周りの皆さんが素晴らしい個性をいかんなく発揮されている姿を見て、自身も何かをしなくてはという気持ちになればなるほど、自分を見失いそうになった。しかし、仲間と同じ目標に向かって突き進んでいく過程の中で、支えてもらえて、まだ道半ばであるが私は私らしくあって良いのだと思えるようになってきた。

コロナ禍が落ち着いたら、また演劇が好きな仲間と集まり、演じる事を楽しめる日が来る事を心から祈っている。その頃には、私らしく日常を楽しんでいる自分に出会えている事を期待しながら待ちます。

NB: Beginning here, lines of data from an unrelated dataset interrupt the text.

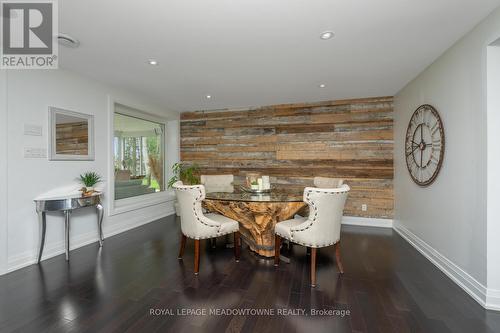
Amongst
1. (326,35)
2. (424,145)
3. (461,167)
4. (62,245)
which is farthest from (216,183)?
(461,167)

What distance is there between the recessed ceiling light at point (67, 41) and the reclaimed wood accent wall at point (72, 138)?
1176 mm

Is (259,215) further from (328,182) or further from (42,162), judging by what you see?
(42,162)

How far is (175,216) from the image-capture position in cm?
521

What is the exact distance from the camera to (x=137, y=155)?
16.3 ft

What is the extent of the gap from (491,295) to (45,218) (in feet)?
15.6

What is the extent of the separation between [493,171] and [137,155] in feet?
18.2

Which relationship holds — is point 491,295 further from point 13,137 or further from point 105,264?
point 13,137

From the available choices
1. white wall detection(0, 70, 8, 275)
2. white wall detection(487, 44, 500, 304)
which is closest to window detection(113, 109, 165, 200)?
white wall detection(0, 70, 8, 275)

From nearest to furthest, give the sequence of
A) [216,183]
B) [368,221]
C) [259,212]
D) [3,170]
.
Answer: [3,170]
[259,212]
[216,183]
[368,221]

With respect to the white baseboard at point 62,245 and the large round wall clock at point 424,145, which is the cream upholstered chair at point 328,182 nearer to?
the large round wall clock at point 424,145

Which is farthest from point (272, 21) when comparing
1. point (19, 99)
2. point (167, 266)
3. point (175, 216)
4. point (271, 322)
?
point (175, 216)

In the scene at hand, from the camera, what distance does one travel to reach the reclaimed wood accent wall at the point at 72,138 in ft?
10.0

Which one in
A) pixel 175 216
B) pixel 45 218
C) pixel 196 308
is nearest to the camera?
pixel 196 308

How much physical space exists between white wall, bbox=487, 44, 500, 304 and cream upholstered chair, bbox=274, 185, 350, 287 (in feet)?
3.81
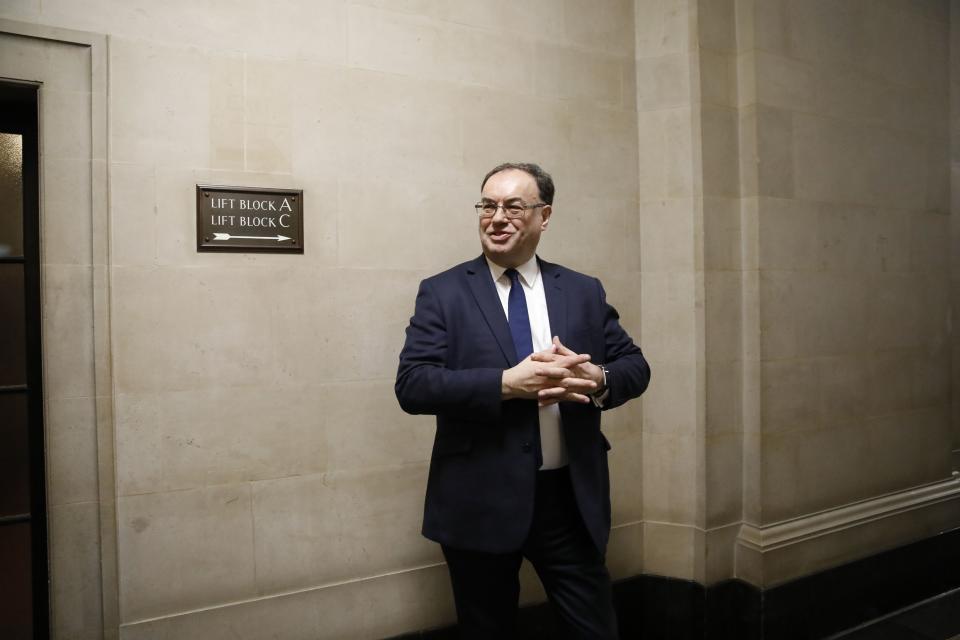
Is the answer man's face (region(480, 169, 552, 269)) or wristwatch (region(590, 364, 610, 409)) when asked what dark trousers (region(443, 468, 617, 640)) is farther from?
man's face (region(480, 169, 552, 269))

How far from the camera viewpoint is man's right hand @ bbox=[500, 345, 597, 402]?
71.1 inches

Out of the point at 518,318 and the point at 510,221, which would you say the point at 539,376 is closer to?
the point at 518,318

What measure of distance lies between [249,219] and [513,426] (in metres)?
1.27

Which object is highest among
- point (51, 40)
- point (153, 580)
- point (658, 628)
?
point (51, 40)

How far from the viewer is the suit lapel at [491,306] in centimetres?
198

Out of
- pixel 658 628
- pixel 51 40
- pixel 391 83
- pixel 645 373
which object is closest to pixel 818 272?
pixel 645 373

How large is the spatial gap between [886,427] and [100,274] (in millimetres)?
3934

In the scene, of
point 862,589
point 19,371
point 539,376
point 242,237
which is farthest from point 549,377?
point 862,589

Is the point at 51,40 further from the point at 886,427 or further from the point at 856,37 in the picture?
the point at 886,427

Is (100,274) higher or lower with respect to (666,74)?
lower

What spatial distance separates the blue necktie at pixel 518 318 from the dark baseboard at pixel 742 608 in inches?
57.9

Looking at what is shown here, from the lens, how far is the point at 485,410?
1.84 metres

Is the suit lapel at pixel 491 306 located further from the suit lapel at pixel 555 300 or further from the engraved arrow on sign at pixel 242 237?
the engraved arrow on sign at pixel 242 237

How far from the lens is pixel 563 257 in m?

東京ソテリアの皆様には、演劇との出会いを作っていただき、感謝しております。

今畠 美保


「マラー/サド」公演を初めて見た時、演者の魂のこもった歌声に圧倒された。

私は、日本の精神医療の在り方に疑問を感じ、現在仲間と共に地域で活動している。

自分たちは奴隷じゃない、自由を訴えるこの姿を、多くの人達にみてもらいたい。そう願っていた時に、今回のプロジェクトの話があり、仲間の一人がキャストとして選ばれ、サポート役として関わることとなった。「マラー/サド」を創り上げること、先の見えないコロナ禍での練習は、大変な状況であったが、誰にとっても貴重な経験となり得たのではないかと考える。「マラー/サド」や今回のプロジェクトに触発され、自分の置かれた環境を再考したり、自分の欲望や希望に気づいたり、声を上げたりと多くの人達の感情がうごめくことは、このプロジェクトの一つの成功ではないかと考える。

貴重な機会を頂きありがとうございました。

一般社団法人しん 中山 ちはる



オーディションに受かった時、まさか自分が合格するとは思っていなかったので、とてもビックリした。そのあと合宿の稽古が始まり、オーディションに受かったということは、責任をもってやらなければ、みんなに迷惑がかかるなと思い、歌を覚える事で精一杯になった。途中楽しいこともあったけど、新型コロナウイルスの影響もあって稽古ができなかったり、イタリアへ行けなかったりした。その中で学んだことは集団生活というもの、集団で行動をとるということ、とても難しいなと感じた。自分のやりたい事だけをやっていればいい場合はとても楽だけど、集団の場合は他人への配慮が必要になる。今は、マラーサドプロジェクトの途中だが、きっと成功させてみんなで良い笑顔でいたいと思う。参加できてとても良かった。

山崎 裕


 

俳優 山崎 裕

コミュニティカフェ かかぽ 所属。20代の頃から演劇を始め、TV、映画、CMと映像中心に活躍。芸能プロダクションの代表も務める。多忙の中で体調を崩し志半ばにて仕事を断念。その後しばらくの休養を経て、デイケアにて寸劇を6年間行い、主役も3作品行った経験がある。今回オーディションに合格し出演に至る。

出演 今畠 美保

学生時代、演劇に参加した事があり、「チャンスがあれば演劇をやってみたい」という気持ちをもちながら過ごす。幼稚園の先生、保育士での経験を活かし、高齢者福祉の仕事に従事する。その中で、相手に喜んでもらえるパフォーマンスを意識して実践を重ね、今回の出演に至る。

演出家 加藤 智宏

名古屋市出身。1962年生まれ。20代、MOVEという演劇ユニットを始める。1989年世界デザイン博覧会のユニーパビリオンにパフォーマーとして参加。1990年に飲食店バー・パーキーパットを開店し演劇活動を休止。2005年、KUDAN project 『百人芝居 真夜中の弥次さん喜多さん』 をきっかけに演劇活動を再開。主に県外劇団の名古屋制作を担う。2011年に一回だけのつもりで立ち上げた perky pat presents 『ロストゲーム』 (作:北村想) をきっかけに演出活動に入る。2014年~2019年、吹上 『新世界』 スタヂオ開設。2016年からは円頓寺 Les Piliers (えんどうじレピリエ) を拠点として創作活動を行い、表現の場を提供している。
また、俳優を対象とした、朗読 (ROHDOKU camp) や落語 (ナゴヤはいゆう寄席) を企画開催。その傍ら心理学講師を大学にて務める。
〔感想〕作品の中にある数場面を取り出して演出し、なおかつそれを映像にするという、なんとも多層構造を持つものに携われて貴重な経験になりました。どんな仕上がりになるのか楽しみです。

映像作家 田中 博之

映画・TV・PV・CM・舞台映像などさまざまなジャンルの映像を制作。監督した短編映画は国内・海外の多数の映画祭にて上映。NHK教育テレビ「中学生日記」の脚本執筆。愛知県芸術劇場・とよはし芸術劇場PLATの主催事業や少年王者舘の舞台映像を多数制作。野田秀樹が監修する東京2020オリンピック文化プログラム「東京キャラバン」に参加。専門学校名古屋ビジュアルアーツにて講師を務める。
〔感想〕出演者の皆さんの集中力・演技力は非常に素晴らしく、正直もっとゆるい撮影現場になるだろうと思っていたこちらの予想は良い意味で裏切られました。事前に精神障害を抱えているなどの情報がなければ全然わからない、というか、演劇やアートの世界にはもっとデリケートな人がたくさんいますので、これからも“普通”に積極的に活動を続けてほしいと思います。そのためには地域社会から失われてしまった“寛容さ”を取り戻す必要があるのかなと感じました。とても豊かな時間を過ごさせていただきました。ありがとうございました。

撮影アシスタント 佐藤 良祐

撮影場所 栄能楽堂

イタリアと日本の合作である「マラー/サド」に日本らしさを伝えたいという思いがあった。そして能舞台の独特な構造や、舞台上の様々な制約、背面に描かれた一本松は、精神科病棟の非日常的で閉鎖的な空間への表現に通じるものを感じ舞台とさせて頂いた。
〔後藤商事 有限会社 栄能楽堂 〒460-0008 名古屋市中区栄5-6-4 栄能楽堂ビル4階〕

衣装

病衣を着用することで、入院患者が演劇を行う劇中劇を表現した。またジャケットやスカーフは、意志の強さを表現するために赤色を使用し、拘束衣は実際に精神科閉鎖病棟にて過去に使用していたものを借用した。実際に拘束衣を着用し演じる中では、虚しさ、怒り、自由への渇望、自分しか信用できない自分だけの世界に陥りそうな感覚に襲われ、拘束衣に纏われた様々な人々の想いと共に自由と革命を訴えた。

小道具作成 コミュニティカフェ かかぽ の皆さん

〔感想〕大きな舞台に参加できたことは、みなさんの笑顔に出会えるという事で、大変ではありましたが、なんとかえっさかほいさか楽しく作らせてもらいやした。